Poi venne il giorno in cui la follia dei totalitarismi chiese al mondo il suo tributo di sangue, ebbe inizio la seconda guerra mondiale. Luz in un primo momento poté evitare il fronte in virtù della sua condizione privilegiata, ma poi, quando le cose si misero male per la Germania, venne spedito con i gradi di sergente maggiore sul fronte italiano a respingere le forze americane sbarcate in Sicilia.

Luz visse quella tragedia come qualcosa che non gli apparteneva e di insensato, ma suo malgrado ne venne travolto. Un giorno apprese di essere diventato padre di un maschietto, ma non vide mai il figlio; pochi giorni dopo venne colpito e morì a Gela in seguito a 4 giorni di agonia.
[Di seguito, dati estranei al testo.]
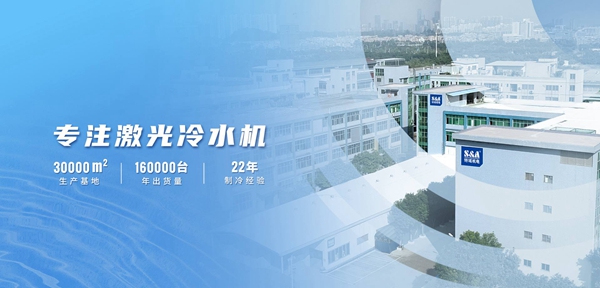 特域?qū)嵙? /><br />
</div>
<p>
	特域機(jī)電22年專注于工業(yè)激光冷水機(jī)的創(chuàng)新研發(fā)，生產(chǎn)，銷售和服務(wù)。在技術(shù)創(chuàng)新方面，特域始終保持著銳意進(jìn)取的態(tài)勢(shì)。
</p>
<p>
	2020年，公司成功研發(fā)了溫控精度達(dá)到±0.1℃的超快激光冷水機(jī)CWUP-20，填補(bǔ)了國(guó)內(nèi)市場(chǎng)空白。
</p>
<p>
	2023年，公司研發(fā)了能夠冷卻6萬(wàn)瓦激光設(shè)備的光纖激光冷水機(jī)CWFL-60000。
</p>
<p>
	2024年，特域機(jī)電再次取得技術(shù)突破，研發(fā)出冷卻160000瓦激光設(shè)備的超高功率光纖激光冷水機(jī)CWFL-160000及溫控精度達(dá)±0.08℃的高精密超快激光冷水機(jī)CWUP-20ANP。這些創(chuàng)新不僅獲得了行業(yè)內(nèi)的高度認(rèn)可，也贏得了多個(gè)專業(yè)平臺(tái)和機(jī)構(gòu)頒發(fā)的技術(shù)創(chuàng)新獎(jiǎng)項(xiàng)。特域?qū)嵙Ω堑玫搅藝?guó)家的肯定，2023年通過(guò)國(guó)家嚴(yán)格的評(píng)審，獲評(píng)專精特新“小巨人”企業(yè)和廣東省單項(xiàng)冠軍企業(yè)。
</p>
<p align=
Il grande atleta se ne andò in silenzio, piccolo ingranaggio di un meccanismo che lo travolse nel fragore delle bombe insieme a milioni di altri esseri umani. Aveva solo trent’anni e fu seppellito in una fossa comune, da cui le sue spoglie vennero riesumate solo successivamente dalla Croce Rossa e traslate nel sacrario militare di Motta Santa’ Anastasia, dove riposano tutt’ora.

 

Nel dopoguerra Jesse Owens dichiarò di avere ricevuto dall’amico tedesco questa commovente lettera proveniente dal fronte algerino, e le parole di Luz meritano di essere scolpite nella pietra immortale come esempio per tutti gli uomini:

 

“Mio caro amico Jesse, dove mi trovo, sembra che non vi sia null’altro se non sabbia e sangue. Io non ho paura per me, ma per mia moglie e il mio bambino, che non ha mai realmente conosciuto suo padre. Il mio cuore mi dice che questa potrebbe essere l’ultima lettera che ti scrivo. Se così dovesse essere, ti chiedo questo: Dopo la guerra, va’ in Germania, ritrova mio figlio e parlagli di suo padre. Parlagli dell’epoca in cui la guerra non ci separava e digli che le cose possono essere diverse fra gli uomini su questa terra. Tuo fratello, Luz”

 

 

 

Qualcuno dubita della veridicità di questa lettera, ma quel che è certo è che Jasse onorò la richiesta, si recò in Germania a parlare di Luz a suo figlio e fu ospite anche al suo matrimonio. E mai Jasse smise di onorare la memoria dell’amico al punto che arrivò a dichiarare:

«Si potrebbero fondere tutte le medaglie che ho vinto, ma non si potrebbe mai riprodurre l’amicizia a 24 carati che nacque sulla pedana di Berlino.»

Vero o no che fosse la lettera la lettera a Jesse, il testo era certamente in linea con la sensibilità dell’atleta teutonico che alla nonna nel 1932 scrisse in una lettera che:

«Tutte le nazioni del mondo hanno i propri eroi, i semiti così come gli ariani. E ognuna di loro dovrebbe abbandonare l’arroganza di sentirsi una razza superiore.»

Noi vogliamo ricordare Carl Ludwig Long e il suo amico Jasse  mentre scherzano felici con le loro medaglie al collo uniti dall’amore per la vita e per lo sport. Questo è il modo migliore per onorarli e sconfiggere l’orrore che li voleva nemici.